Emerging bruised and battered after their latest battle with death and personal demons, whether you like their music or not, Depeche Mode deserve at least some grudging respect for carrying on. Yet carry on they do and they continue to make electronic based music which nonchalantly straddles stadium rock with an integrity and rawness which few can emulate. By the evidence of album number thirteen, there’s no intention of slacking off yet either.
‘Welcome To My World’ is the archetypal slowburner to open the show; Gahan’s weary yet strident vocal are joined by minimal electronica until they dovetail angrily into the familiar slick and mighty operation we have come to admire. At once Depeche Mode reclaim their crown as digitally-powered stadium rockers and so their position is bolstered by the similarly huge ‘Angel’. Those age old question marks with Depeche Mode persist though; making this slick operation sound really emotional is a tricky task. Gahan is always passionate in his delivery and he has lost not a jolt of power after passing the half century but many of these songs are undoubtedly beasts that are too cold to love.
Yet worry ye not. ‘Heaven’ is a brilliant gospel-flavoured number and big enough to merit the weight of its title and even the less dramatic songs such as ‘My Little Universe’ and ‘Should Be Higher’ (where Gahan really strains every sinew) sound big and important. It’s certainly not all about power either. The hidden gems here are ‘The Child Inside’; another great showcase for Martin L. Gore’s slightly creepy yet vulnerable tenor and the brilliant ‘Broken’, where the trio reveal they still have some mysterious and beguiling melodies in the locker.
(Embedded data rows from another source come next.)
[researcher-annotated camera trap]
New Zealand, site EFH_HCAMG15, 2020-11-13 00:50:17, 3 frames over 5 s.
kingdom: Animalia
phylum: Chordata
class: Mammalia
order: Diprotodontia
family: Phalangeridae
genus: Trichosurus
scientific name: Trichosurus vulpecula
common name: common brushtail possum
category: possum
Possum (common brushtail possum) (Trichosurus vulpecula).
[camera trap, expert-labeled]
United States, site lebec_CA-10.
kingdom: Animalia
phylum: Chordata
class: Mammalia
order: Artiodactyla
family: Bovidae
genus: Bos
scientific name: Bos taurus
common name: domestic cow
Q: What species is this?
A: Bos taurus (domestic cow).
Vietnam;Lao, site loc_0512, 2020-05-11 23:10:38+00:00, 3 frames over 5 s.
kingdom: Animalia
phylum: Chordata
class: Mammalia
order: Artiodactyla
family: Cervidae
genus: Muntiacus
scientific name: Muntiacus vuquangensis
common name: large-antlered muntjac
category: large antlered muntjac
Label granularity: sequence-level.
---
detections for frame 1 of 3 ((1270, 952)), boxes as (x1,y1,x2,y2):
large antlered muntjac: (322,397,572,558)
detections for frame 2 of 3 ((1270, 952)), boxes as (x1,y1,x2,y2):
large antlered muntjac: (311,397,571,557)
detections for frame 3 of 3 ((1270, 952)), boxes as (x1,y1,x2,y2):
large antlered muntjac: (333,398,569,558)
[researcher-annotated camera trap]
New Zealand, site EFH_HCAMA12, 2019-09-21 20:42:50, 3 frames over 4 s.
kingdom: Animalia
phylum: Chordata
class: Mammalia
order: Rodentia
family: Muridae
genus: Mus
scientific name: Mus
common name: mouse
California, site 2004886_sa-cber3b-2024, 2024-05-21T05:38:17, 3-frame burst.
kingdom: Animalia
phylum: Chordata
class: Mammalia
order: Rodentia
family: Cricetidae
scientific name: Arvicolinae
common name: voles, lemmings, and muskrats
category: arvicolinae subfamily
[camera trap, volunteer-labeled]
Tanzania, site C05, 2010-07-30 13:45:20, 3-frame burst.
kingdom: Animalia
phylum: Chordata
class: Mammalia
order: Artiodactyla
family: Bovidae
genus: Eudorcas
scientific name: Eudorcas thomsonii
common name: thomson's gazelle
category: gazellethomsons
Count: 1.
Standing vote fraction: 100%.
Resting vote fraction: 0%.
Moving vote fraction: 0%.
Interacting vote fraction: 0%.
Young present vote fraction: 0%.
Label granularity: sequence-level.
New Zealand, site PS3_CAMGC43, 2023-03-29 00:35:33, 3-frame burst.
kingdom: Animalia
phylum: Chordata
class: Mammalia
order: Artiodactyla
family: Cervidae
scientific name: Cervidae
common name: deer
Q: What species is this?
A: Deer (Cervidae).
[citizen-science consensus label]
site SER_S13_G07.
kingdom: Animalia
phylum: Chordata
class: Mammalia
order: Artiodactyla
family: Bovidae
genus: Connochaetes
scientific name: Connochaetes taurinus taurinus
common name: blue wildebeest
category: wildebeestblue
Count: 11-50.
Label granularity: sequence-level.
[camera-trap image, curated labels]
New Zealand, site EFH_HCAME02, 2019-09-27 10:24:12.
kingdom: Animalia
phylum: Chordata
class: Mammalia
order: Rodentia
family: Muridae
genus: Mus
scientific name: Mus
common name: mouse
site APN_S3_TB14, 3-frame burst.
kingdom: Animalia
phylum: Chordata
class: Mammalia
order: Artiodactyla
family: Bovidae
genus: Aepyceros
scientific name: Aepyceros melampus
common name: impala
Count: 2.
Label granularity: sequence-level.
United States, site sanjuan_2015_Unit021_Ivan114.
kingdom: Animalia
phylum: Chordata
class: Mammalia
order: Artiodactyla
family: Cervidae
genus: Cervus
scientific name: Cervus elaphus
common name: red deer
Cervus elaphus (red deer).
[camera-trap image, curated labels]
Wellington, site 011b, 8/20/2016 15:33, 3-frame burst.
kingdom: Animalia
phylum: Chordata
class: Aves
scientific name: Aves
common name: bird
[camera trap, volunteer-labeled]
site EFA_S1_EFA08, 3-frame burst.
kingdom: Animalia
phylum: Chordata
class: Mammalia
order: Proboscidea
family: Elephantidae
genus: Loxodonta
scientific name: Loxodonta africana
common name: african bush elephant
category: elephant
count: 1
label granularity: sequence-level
It is these types of songs, tucked away in the centre, which demonstrate the depth of a band.
Admittedly, there’s a few less memorable songs towards the end of the album but far from being the kind of heritage act which churns out records as a means of justifying endless tours, this is another Depeche Mode long player which can proudly stand alongside their back catalogue. Their sound is as crisp and as relevant as ever and with Gahan and Gore in such good voice, it’s feasible this machine could keep on running for another decade yet.